Brano di testo -
Sono cresciuta durante l’epoca della guerra nel Vietnam e ho visto subito, mentre ero al liceo, che il mio governo mentiva e che le sue menzogne avevano conseguenze molto negative per il resto del mondo e per gli stessi cittadini statunitensi. Ho anche visto che spetta ai cittadini comuni imparare qual è la verità e cercare di cambiare le politiche governative.

In quel periodo, il cosiddetto ‘68, esisteva un grande movimento contro la guerra nel Vietnam e questo movimento mi ha dato un motivo per cui lottare, nonché un senso di responsabilità.  Sono stata ispirata, per esempio, da Jane Fonda e Tom Hayden, ho ammirato l’audacia delle loro azioni e la loro capacità di agire strategicamente. Ma mi ha ispirato soprattutto stare in mezzo alla gente, in mezzo a tante persone che mi hanno insegnato moltissime cose – per esempio, a collegare la tragedia della guerra con le tragedie della gente comune, come la povertà, gli sfratti, la malnutrizione. Collegamenti di cui parlava spesso Martin Luther King.

Le tue proteste sono così colorite e dirompenti: qual è la tua fonte d’ispirazione?

Mi piacciono le cose colorite, come l’arte caraibica.  Sono stata a Cuba e mi sono innamorata dell’arte di quel Paese, della musica, delle danze, dei murales, tutto era colorato e vibrante.  Per quanto riguarda la fonte dell’inventiva, ebbene, è la necessità che genera le idee originali – specificamente, la necessità di colpire i nostri bersagli lasciando il segno.

Faccio un esempio: volevamo protestare nelle riunioni dei consigli di amministrazione delle grandi aziende che inquinano e che producono armi, per poter far arrivare il nostro messaggio ecologista e antimilitarista a quei grandi investitori che non leggeranno mai i nostri cartelli per strada o i nostri volantini.  Così abbiamo deciso di comprare delle azioni in Borsa di alcune di queste aziende e ciò ci ha dato il diritto di partecipare alle riunioni e di portare la protesta direttamente alla fonte, cioè ai grandi azionisti.  Naturalmente, dopo un po’, quegli azionisti hanno capito la nostra strategia e ora gran parte delle riunioni dei consigli di amministrazione si svolge on line, dove non è possibile alzarsi in piedi e gridare e lanciare palloncini fucsia e rosa shocking come facevamo nelle sale dei consigli di amministrazione. Pazienza. Questo significa soltanto che ora abbiamo la necessità di inventare nuove strategie.

Le tue azioni di protesta sono sempre nonviolente, quindi evidentemente credi nella Nonviolenza Attiva, che peraltro è la base del Movimento Umanista.  Se è così, come rispondi agli scettici che considerano la nonviolenza un’utopia, qualcosa di inutile contro la forza bruta e la prepotenza?

Dati riportati -
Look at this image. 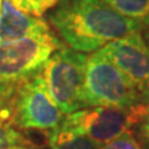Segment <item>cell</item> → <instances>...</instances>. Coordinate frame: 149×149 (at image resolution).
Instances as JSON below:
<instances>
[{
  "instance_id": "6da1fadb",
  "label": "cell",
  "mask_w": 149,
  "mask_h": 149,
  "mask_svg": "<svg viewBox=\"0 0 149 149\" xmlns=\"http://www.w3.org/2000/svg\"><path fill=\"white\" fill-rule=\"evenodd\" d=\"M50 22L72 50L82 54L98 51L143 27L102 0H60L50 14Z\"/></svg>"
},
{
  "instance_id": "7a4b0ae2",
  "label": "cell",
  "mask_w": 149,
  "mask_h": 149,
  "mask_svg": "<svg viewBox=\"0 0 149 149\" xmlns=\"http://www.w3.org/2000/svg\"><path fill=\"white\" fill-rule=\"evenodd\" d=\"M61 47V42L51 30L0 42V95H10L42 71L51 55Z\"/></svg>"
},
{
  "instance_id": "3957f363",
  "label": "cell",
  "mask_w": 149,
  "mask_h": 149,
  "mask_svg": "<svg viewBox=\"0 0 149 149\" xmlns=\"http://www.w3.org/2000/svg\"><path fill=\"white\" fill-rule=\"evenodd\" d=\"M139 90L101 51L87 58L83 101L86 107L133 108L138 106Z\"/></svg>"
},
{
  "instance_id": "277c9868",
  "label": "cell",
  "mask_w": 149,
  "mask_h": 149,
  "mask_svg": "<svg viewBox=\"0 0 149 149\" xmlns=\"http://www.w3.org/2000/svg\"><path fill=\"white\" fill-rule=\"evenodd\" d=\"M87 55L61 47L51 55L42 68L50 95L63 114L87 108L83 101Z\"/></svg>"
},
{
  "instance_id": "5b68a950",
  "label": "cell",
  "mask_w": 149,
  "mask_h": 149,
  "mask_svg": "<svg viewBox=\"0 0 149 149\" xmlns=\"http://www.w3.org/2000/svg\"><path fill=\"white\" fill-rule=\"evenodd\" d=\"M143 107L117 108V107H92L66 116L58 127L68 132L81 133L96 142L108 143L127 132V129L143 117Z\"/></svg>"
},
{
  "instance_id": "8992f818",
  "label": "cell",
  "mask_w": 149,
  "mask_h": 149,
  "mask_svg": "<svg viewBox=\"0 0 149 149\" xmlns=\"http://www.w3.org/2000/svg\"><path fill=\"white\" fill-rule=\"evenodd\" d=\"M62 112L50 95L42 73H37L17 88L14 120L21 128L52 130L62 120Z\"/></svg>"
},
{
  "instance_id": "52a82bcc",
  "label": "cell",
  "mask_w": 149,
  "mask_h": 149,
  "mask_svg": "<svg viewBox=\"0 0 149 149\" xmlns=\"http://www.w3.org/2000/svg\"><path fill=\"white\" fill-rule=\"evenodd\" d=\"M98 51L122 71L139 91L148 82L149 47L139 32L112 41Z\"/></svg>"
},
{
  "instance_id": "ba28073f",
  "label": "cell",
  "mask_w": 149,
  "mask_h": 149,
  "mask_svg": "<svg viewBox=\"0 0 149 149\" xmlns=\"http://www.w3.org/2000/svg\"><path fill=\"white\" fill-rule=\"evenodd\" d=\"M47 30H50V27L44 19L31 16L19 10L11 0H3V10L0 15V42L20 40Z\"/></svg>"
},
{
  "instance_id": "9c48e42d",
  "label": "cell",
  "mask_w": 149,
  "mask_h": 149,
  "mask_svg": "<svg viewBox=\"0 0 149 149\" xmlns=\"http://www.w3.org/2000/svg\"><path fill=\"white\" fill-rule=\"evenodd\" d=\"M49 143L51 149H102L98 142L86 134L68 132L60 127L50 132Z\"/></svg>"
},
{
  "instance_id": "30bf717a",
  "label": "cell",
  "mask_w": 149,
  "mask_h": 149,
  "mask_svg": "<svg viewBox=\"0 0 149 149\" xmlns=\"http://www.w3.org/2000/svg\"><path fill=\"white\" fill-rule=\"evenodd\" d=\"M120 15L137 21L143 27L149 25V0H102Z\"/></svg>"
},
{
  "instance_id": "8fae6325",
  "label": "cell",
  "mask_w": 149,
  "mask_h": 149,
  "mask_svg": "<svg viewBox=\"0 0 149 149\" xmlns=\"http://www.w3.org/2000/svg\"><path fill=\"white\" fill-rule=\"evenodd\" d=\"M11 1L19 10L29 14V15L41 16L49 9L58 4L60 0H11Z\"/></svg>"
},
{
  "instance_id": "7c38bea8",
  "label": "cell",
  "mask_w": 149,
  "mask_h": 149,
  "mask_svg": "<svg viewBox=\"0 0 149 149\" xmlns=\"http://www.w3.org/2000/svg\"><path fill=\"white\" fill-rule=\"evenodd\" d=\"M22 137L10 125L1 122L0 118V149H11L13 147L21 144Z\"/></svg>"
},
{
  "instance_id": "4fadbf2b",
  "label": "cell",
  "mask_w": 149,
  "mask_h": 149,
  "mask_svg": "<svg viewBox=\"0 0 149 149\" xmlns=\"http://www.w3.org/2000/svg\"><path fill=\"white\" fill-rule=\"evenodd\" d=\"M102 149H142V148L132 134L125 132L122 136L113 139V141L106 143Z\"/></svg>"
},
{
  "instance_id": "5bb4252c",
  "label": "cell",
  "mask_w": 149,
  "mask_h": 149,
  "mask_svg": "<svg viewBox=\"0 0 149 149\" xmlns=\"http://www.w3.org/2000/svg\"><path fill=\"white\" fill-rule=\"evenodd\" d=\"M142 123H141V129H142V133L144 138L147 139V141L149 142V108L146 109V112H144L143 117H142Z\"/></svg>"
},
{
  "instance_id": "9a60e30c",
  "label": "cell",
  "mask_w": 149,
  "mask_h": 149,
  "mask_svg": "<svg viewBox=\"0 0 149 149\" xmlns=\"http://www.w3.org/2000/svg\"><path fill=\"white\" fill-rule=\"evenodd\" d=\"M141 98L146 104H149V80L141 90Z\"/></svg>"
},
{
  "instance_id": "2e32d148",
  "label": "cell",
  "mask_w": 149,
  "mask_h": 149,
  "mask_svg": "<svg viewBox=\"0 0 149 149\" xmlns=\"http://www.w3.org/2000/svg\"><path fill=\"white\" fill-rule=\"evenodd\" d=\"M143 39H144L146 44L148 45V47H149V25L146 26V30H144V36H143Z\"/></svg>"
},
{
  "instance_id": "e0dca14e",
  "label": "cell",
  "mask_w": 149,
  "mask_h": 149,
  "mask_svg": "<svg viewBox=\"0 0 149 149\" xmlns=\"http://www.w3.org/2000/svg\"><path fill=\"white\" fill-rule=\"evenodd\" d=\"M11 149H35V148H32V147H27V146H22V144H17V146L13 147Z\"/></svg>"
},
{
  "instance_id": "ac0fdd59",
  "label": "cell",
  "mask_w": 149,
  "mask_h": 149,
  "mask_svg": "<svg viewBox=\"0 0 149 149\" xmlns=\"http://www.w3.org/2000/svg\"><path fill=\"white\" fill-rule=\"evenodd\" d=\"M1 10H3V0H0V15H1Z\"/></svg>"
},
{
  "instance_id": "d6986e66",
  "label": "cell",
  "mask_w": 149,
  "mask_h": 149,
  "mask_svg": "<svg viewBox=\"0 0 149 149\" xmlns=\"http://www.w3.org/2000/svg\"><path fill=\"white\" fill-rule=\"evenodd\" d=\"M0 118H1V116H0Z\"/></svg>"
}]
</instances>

Consegna -
Trascrivi parola per parola il passo dell'intervista sull'attivismo di protesta, da "In quel periodo, il" a "Martin Luther King.".

Risposta -
In quel periodo, il cosiddetto ‘68, esisteva un grande movimento contro la guerra nel Vietnam e questo movimento mi ha dato un motivo per cui lottare, nonché un senso di responsabilità.  Sono stata ispirata, per esempio, da Jane Fonda e Tom Hayden, ho ammirato l’audacia delle loro azioni e la loro capacità di agire strategicamente. Ma mi ha ispirato soprattutto stare in mezzo alla gente, in mezzo a tante persone che mi hanno insegnato moltissime cose – per esempio, a collegare la tragedia della guerra con le tragedie della gente comune, come la povertà, gli sfratti, la malnutrizione. Collegamenti di cui parlava spesso Martin Luther King.